§ Texto

+---+

Está aqui a raíz para um tipo de risco que é impróprio. Impróprio no sentido de que ele transfere para uma instância Outra a administração das tomadas de risco inerentes à processo formativo. No fundo o argumento final seria o de que o Estado garante a psicanálise, e os riscos formativos que ela implica são riscos minimizáveis pelas garantias que ela oferece.

Termino com um apólogo sobre a diferença entre riscos próprios e riscos impróprios na formação do analista:

A formação do analista e a transmissão da psicanálise tem a estrutura de um chiste. O que garante que uma piada será de fato uma piada, ou seja, que ela produza efeitos como o riso ou o humor ? Freud tinha algumas idéias a respeito. É necessário que aquele que conta e aquele que escuta pertençam “a mesma paróquia”. Mas o fato de que pertençam á mesma paróquia é condição necessária, mas não suficiente, aliás, quando estamos demais na mesma paróquia as piadas tendem a ser conhecidas, são velhas e perdem seu gosto. Logo, as boas piadas, de alguma forma vem de fora. Contar uma piada é sempre um risco, podemos nos dar mal, prior do que passar desapercebido é tentar agradar e não conseguir. Há um risco, que tem que vem diretamente com a forma como quem conta pretende extrair um “fragmento de gozo” que só retorna ao sujeito na medida em que ele se desfaz e “passa a diante” uma primeira experiência, na qual ele mesmo foi ouvinte. É quando passamos a piada adiante que realmente nos apropriamos dela. Mas nada menos propício ao efeito de chiste do que alguém nos incitando ou obrigando a contar piadas. É certo que neste caso, começamos a deixar de lado a graça e o tempo próprio do chiste em detrimento de especificações rituais e tolices do tipo, quem está autorizado a contar uma piada e quem está obrigado a rir dela.

+---+

§ Registros

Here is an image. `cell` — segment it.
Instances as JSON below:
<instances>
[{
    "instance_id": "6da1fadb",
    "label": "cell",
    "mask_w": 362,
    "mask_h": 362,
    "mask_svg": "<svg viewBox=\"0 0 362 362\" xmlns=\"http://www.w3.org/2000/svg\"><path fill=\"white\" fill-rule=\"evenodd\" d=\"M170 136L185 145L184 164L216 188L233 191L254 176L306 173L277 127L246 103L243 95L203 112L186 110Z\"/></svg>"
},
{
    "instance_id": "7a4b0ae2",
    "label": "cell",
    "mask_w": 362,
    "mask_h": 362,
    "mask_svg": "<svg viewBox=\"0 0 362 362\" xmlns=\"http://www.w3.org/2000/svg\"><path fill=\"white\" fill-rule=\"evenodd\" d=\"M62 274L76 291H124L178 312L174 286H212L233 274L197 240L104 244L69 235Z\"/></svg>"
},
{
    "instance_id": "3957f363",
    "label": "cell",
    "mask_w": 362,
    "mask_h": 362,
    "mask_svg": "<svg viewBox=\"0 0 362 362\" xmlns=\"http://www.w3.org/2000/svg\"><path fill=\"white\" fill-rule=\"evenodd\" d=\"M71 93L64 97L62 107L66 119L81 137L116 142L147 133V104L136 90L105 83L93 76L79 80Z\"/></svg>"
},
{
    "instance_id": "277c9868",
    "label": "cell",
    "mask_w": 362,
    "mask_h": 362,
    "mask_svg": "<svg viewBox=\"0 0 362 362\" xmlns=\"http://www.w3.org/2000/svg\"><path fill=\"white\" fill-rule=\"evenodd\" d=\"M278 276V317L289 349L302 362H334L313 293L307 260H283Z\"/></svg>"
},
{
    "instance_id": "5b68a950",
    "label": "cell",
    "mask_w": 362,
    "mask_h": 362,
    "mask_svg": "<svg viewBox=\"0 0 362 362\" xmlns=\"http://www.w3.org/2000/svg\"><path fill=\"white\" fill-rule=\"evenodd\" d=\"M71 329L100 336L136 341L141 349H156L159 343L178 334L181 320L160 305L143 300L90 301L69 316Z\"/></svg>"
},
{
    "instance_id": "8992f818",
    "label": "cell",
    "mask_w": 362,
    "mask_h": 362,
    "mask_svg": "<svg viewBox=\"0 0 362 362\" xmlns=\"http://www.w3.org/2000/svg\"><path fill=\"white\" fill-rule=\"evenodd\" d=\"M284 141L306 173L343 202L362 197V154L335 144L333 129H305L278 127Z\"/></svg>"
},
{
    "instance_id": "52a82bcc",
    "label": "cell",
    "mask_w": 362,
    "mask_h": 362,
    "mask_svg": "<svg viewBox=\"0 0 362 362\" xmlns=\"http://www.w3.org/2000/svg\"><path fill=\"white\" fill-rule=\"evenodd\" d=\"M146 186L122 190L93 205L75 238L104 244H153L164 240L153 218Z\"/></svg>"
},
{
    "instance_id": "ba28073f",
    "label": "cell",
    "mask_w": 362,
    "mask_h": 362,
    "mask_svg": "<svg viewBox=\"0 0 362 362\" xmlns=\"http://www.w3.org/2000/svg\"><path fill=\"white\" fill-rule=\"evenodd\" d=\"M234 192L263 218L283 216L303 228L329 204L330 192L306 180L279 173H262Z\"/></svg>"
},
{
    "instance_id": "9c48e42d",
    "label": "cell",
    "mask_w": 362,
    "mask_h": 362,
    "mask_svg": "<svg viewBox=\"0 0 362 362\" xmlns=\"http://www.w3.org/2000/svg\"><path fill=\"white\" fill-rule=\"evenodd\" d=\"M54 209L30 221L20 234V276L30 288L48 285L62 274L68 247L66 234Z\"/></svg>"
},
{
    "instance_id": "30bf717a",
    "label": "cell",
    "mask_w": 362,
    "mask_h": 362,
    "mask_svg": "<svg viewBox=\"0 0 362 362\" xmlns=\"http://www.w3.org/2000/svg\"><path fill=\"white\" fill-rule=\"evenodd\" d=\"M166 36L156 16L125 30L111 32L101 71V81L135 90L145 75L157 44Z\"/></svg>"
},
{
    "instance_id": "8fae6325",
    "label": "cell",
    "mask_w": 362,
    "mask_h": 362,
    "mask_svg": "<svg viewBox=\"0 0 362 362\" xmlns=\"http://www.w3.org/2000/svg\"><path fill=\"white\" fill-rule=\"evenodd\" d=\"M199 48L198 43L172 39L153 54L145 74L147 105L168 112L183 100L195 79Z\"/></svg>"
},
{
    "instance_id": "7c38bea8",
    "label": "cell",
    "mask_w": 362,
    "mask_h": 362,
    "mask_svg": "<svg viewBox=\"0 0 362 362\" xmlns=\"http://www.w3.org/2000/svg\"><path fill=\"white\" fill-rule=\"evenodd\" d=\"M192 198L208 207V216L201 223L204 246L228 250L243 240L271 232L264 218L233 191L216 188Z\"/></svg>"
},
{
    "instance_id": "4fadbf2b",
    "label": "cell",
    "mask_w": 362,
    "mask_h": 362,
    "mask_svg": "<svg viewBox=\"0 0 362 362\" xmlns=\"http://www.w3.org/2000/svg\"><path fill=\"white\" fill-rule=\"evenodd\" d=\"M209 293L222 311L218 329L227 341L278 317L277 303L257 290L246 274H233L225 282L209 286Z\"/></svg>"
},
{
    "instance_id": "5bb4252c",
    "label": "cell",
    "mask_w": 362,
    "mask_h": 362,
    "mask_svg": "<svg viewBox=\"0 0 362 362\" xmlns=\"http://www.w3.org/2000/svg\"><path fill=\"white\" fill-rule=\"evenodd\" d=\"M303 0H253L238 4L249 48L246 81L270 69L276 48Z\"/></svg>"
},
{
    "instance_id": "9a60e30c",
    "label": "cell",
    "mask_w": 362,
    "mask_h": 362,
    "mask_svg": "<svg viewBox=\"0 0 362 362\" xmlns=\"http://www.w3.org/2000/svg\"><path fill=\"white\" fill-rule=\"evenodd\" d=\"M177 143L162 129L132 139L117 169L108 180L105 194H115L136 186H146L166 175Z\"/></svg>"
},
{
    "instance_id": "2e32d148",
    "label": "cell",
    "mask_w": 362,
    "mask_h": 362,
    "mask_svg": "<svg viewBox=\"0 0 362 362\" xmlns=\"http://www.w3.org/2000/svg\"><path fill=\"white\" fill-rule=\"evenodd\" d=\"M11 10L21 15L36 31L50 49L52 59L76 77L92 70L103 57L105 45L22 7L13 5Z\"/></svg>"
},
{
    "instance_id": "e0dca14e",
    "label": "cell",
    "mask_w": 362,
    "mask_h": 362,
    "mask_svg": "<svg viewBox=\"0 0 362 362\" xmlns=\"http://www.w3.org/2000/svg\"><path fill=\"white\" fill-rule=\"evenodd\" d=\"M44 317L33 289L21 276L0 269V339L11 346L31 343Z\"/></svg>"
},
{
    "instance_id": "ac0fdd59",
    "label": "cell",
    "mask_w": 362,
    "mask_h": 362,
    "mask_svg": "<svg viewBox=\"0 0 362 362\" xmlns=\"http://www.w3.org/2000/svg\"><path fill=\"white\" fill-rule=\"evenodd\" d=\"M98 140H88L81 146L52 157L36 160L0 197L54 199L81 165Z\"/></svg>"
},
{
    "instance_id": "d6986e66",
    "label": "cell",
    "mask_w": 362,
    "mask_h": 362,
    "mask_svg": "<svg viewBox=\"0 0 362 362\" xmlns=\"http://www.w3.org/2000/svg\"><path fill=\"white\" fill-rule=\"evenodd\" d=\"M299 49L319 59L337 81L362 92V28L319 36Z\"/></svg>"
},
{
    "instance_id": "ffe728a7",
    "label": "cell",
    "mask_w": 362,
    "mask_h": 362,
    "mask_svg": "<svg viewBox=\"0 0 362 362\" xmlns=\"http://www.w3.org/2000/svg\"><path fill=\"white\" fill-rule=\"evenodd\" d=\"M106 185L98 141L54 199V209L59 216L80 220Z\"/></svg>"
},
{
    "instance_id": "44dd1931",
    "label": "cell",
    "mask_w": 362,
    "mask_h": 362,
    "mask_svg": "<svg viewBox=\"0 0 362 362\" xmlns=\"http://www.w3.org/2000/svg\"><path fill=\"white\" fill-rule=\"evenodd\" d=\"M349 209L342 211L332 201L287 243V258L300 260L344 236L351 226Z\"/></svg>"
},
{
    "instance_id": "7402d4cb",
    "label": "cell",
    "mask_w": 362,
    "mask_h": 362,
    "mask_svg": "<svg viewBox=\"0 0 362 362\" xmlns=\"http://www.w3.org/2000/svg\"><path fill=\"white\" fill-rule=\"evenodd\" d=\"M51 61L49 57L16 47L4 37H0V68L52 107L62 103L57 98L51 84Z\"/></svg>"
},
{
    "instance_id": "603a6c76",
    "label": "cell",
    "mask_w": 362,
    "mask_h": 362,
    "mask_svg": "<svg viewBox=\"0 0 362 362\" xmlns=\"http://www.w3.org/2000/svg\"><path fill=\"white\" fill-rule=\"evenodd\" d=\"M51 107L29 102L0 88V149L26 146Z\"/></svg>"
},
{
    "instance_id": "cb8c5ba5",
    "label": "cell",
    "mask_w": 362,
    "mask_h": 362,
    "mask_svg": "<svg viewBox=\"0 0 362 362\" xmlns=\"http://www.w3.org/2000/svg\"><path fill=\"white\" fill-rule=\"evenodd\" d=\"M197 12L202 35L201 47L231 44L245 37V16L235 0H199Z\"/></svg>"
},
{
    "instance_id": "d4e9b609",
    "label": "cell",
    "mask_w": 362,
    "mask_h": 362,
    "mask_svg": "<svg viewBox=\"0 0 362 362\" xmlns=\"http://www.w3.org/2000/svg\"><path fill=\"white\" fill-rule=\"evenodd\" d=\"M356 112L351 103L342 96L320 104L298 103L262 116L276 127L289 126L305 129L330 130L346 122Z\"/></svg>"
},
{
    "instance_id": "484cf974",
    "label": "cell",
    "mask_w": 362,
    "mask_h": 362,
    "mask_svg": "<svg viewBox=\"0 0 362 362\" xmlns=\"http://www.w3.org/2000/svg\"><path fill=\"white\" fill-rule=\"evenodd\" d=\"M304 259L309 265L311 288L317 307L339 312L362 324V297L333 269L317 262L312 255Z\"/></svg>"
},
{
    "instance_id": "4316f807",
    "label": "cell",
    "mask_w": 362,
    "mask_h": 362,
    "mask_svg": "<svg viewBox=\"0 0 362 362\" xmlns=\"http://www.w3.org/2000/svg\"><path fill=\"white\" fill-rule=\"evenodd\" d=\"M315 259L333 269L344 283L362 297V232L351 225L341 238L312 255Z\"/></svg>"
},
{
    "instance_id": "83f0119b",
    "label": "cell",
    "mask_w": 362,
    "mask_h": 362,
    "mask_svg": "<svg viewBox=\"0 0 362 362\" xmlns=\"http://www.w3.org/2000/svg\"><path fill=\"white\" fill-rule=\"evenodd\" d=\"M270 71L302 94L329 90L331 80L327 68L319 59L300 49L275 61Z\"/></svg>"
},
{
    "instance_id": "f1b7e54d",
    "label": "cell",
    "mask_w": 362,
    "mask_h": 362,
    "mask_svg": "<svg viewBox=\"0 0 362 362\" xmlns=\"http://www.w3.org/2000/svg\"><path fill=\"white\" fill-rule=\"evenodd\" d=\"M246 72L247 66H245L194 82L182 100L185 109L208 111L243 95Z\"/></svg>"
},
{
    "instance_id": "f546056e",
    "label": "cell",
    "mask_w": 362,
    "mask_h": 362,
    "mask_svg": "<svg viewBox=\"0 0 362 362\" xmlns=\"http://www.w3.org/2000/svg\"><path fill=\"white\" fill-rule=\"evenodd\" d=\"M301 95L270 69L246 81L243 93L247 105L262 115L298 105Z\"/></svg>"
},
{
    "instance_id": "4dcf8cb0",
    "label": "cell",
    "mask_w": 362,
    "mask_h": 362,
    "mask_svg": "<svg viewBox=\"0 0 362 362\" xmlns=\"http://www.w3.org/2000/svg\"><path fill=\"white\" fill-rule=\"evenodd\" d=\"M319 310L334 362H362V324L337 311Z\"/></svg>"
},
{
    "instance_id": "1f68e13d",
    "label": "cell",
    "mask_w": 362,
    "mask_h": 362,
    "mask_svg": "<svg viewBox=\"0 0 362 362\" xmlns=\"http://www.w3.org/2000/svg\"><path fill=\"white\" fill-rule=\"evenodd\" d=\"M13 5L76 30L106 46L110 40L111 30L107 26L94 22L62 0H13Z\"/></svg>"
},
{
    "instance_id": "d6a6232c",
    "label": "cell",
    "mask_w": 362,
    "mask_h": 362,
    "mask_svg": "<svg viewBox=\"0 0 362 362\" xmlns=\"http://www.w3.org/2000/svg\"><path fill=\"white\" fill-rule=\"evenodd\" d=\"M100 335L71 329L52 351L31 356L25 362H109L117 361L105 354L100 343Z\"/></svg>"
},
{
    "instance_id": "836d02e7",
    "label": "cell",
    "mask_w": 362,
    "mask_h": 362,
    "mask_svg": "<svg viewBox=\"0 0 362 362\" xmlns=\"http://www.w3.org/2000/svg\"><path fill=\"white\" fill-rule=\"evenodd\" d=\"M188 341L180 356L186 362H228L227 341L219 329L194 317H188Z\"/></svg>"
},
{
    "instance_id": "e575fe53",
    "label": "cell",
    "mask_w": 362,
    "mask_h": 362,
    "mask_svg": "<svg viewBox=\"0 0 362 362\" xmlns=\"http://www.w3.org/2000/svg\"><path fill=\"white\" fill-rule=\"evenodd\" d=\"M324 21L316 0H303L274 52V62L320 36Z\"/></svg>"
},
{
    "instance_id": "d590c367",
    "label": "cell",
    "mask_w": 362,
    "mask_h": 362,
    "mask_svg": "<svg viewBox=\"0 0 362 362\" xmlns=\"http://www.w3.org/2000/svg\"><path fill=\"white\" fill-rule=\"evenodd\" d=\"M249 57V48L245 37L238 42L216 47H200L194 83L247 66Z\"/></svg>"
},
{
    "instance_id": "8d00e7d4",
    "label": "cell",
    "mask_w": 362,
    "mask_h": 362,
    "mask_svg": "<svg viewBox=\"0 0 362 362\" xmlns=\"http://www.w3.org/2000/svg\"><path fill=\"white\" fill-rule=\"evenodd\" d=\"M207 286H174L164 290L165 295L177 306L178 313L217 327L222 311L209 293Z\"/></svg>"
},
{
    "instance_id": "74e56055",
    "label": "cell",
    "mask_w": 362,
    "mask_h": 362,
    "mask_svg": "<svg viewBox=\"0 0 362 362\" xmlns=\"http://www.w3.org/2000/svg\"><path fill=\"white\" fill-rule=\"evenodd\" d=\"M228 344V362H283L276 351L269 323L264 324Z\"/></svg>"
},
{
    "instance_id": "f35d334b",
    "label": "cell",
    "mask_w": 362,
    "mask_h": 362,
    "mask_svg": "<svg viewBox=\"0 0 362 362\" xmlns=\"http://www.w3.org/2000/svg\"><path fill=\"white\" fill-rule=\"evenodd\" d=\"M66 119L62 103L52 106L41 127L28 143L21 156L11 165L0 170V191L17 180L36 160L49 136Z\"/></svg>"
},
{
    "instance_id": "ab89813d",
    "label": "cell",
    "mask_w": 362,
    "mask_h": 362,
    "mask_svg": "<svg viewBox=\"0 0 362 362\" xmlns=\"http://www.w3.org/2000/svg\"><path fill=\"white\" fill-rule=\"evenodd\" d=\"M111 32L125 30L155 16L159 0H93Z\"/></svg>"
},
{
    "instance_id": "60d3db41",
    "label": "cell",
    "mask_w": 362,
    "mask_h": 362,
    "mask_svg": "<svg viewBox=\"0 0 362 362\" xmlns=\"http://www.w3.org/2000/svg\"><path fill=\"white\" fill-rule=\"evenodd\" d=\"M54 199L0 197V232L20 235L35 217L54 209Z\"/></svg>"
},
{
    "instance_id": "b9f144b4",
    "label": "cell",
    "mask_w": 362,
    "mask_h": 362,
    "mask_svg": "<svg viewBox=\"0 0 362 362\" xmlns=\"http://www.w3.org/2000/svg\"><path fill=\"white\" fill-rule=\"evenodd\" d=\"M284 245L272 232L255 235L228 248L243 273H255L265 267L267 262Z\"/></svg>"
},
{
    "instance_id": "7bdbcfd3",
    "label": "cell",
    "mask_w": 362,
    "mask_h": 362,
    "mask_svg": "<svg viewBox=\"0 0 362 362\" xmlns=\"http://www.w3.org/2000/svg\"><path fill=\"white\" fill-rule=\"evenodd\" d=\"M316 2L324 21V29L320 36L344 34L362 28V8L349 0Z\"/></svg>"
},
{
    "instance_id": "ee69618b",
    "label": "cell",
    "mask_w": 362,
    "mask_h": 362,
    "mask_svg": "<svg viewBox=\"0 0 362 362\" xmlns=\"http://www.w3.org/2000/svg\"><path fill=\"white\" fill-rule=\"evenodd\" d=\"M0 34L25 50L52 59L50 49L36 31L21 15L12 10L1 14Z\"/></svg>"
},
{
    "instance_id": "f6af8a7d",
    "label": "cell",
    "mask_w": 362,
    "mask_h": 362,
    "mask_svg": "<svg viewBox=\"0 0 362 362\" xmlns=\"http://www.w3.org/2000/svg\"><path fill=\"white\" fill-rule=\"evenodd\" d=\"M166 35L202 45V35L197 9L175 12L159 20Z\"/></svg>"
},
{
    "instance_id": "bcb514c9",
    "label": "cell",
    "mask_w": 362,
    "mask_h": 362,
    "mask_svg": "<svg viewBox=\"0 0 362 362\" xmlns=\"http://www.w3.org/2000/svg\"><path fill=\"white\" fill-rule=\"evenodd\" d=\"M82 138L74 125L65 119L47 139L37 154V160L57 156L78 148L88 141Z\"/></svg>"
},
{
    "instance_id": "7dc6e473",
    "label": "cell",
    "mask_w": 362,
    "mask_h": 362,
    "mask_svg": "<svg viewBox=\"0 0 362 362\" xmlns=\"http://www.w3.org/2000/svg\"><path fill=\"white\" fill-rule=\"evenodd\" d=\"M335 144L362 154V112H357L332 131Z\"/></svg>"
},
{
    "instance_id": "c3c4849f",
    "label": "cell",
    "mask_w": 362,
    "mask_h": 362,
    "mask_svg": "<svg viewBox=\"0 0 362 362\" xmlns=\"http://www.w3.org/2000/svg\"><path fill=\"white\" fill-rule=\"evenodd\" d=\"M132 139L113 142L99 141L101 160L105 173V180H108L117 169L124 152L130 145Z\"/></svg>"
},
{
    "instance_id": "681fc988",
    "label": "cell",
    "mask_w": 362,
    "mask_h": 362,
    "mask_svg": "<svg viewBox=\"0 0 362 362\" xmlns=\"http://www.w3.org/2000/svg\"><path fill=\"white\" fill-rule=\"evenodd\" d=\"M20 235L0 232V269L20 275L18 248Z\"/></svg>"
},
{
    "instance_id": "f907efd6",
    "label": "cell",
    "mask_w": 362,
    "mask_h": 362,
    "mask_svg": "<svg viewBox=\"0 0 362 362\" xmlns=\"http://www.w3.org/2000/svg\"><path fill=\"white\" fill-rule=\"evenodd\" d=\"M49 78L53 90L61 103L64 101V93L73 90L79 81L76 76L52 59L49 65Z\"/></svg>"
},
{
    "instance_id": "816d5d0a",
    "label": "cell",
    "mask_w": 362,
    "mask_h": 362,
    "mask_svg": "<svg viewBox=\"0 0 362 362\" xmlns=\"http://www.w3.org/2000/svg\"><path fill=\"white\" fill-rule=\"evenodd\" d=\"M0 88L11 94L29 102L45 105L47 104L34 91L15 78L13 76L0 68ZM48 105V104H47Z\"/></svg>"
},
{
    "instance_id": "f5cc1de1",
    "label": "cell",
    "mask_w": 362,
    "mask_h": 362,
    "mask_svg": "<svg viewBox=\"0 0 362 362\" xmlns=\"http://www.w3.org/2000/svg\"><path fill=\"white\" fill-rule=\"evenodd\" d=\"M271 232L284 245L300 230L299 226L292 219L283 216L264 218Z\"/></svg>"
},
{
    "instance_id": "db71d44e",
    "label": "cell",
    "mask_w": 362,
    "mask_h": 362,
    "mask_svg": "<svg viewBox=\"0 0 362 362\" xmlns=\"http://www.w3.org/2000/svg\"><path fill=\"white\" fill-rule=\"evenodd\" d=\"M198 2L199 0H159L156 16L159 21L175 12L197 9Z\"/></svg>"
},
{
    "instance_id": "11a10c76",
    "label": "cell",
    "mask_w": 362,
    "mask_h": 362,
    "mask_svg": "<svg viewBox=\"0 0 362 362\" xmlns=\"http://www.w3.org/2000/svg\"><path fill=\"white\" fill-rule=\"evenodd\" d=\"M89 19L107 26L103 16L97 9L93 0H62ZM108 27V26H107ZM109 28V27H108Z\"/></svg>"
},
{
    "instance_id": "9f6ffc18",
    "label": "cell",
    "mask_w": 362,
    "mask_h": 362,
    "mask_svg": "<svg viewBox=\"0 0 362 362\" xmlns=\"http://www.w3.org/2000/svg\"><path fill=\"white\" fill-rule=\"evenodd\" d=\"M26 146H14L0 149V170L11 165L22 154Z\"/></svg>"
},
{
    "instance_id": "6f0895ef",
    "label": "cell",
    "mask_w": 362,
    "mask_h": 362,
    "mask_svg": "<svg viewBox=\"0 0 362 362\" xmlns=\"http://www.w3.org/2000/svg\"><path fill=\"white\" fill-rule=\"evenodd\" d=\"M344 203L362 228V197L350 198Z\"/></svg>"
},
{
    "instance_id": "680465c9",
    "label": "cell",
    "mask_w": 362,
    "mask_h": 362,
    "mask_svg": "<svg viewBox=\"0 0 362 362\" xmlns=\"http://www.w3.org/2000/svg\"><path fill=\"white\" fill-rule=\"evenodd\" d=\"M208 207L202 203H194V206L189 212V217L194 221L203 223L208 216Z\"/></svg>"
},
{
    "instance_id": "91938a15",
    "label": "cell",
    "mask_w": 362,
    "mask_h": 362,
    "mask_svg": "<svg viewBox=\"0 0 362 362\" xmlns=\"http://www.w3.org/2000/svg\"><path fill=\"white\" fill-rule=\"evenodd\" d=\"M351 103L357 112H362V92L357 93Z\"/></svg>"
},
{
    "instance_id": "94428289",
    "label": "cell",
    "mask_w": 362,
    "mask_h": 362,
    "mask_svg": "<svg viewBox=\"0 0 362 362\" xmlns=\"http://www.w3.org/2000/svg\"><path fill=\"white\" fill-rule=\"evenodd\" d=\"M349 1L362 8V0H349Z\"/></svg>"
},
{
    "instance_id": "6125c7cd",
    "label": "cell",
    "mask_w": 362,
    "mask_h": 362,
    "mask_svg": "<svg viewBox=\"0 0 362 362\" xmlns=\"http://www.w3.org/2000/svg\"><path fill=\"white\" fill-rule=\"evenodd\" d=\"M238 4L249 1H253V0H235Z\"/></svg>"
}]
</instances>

+---+

§ Sua tarefa
No texto sobre a formação do analista, em que momento nos apropriamos realmente de uma piada?

§ Resposta escrita
Quando passamos a piada adiante.